▶ [Quoted text]
◆ ◆ ◆
Dynamic Dual-Prototype Bank (DDP)

Updated 27 January 2026

DDP is a module that leverages dual prototype banks to disentangle and represent both common trends and rare anomalies in time series data.
It uses a dual-path context-aware routing mechanism with Pearson correlation for selecting and aggregating prototypes effectively.
By integrating specialized loss functions for separation, rarity, and diversity, DDP enhances forecasting accuracy and model adaptivity.

The Dynamic Dual-Prototype Bank (DDP) is a module introduced to enable context-aware pattern disentanglement and adaptive representation for time series forecasting. It operates by maintaining two learnable banks of prototypes: one specialized in capturing common, recurrent patterns (such as trends or seasonalities), and another engineered to dynamically store rare, critical events. By leveraging a dual-path context-aware routing mechanism and a tailored disentanlgement-guided loss, DDP equips backbone forecasting models with the capacity to distinguish, recall, and utilize both prevailing and infrequent temporal behaviors for improved predictive performance (Yang et al., 23 Jan 2026).
◆ ◆ ◆
▶ [Short problem A]
Reproduce the stretch of the Dynamic Dual-Prototype Bank write-up from "Updated 27 January" through "time series data.".
▶ [Short problem B]
Carry the Dynamic Dual-Prototype Bank write-up forward from its last sentence.

▶ [Data provided]
◆ ◆ ◆
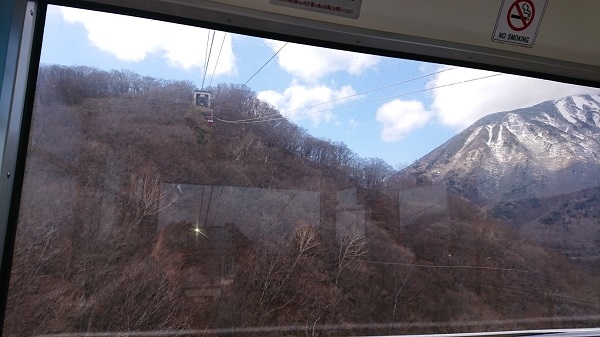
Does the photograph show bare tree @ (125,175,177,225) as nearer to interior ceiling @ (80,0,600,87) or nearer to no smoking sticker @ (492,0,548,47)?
interior ceiling @ (80,0,600,87)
◆ ◆ ◆
▶ [Task output A]
Updated 27 January 2026

DDP is a module that leverages dual prototype banks to disentangle and represent both common trends and rare anomalies in time series data.

▶ [Task output B]
1. Architecture and Bank Construction

The DDP comprises two distinct learnable sets:

Common Pattern Bank ( $\mathcal{B}_c$ ): Contains $M$ prototypes intended to represent stable, high-frequency modes of the data, including trends and periodic behaviors.
Rare Pattern Bank ( $\mathcal{B}_r$ ): Contains $N$ prototypes designated to encode irregular, low-frequency, or anomalous events.

Each prototype is a $D$ -dimensional vector in a latent space. Initialization is performed as follows:

$\begin{aligned} \mathbf{s}_c^i &\sim \mathcal{GP}\left(0,\,\lambda_{\ell} K_{\ell} + \lambda_{r} K_{r} + \lambda_{p} K_{p}\right) \quad (i = 1, ..., M), \ \mathbf{s}_r^j &\sim \mathcal{N}(0, \sigma^2 I) \quad (j = 1, ..., N) \end{aligned}$

where $K_{\ell}, K_{r}, K_{p}$ are linear, RBF (radial basis function), and periodic kernels, with $\lambda$ as mixing weights.

These sequences are mapped to embeddings: $\mathbf{p}_c^i = \mathrm{Proj}_c(\mathbf{s}_c^i) \in \mathbb{R}^D, \quad \mathbf{p}_r^j = \mathrm{Proj}_r(\mathbf{s}_r^j) \in \mathbb{R}^D$

Forming banks: $\mathcal{B}_c = \{\mathbf{p}_c^1, ..., \mathbf{p}_c^M\}, \quad \mathcal{B}_r = \{\mathbf{p}_r^1, ..., \mathbf{p}_r^N\}$

Both banks are updated end-to-end via gradient descent according to the total loss function; common prototypes specialize toward stable patterns, rare prototypes adapt to infrequent events.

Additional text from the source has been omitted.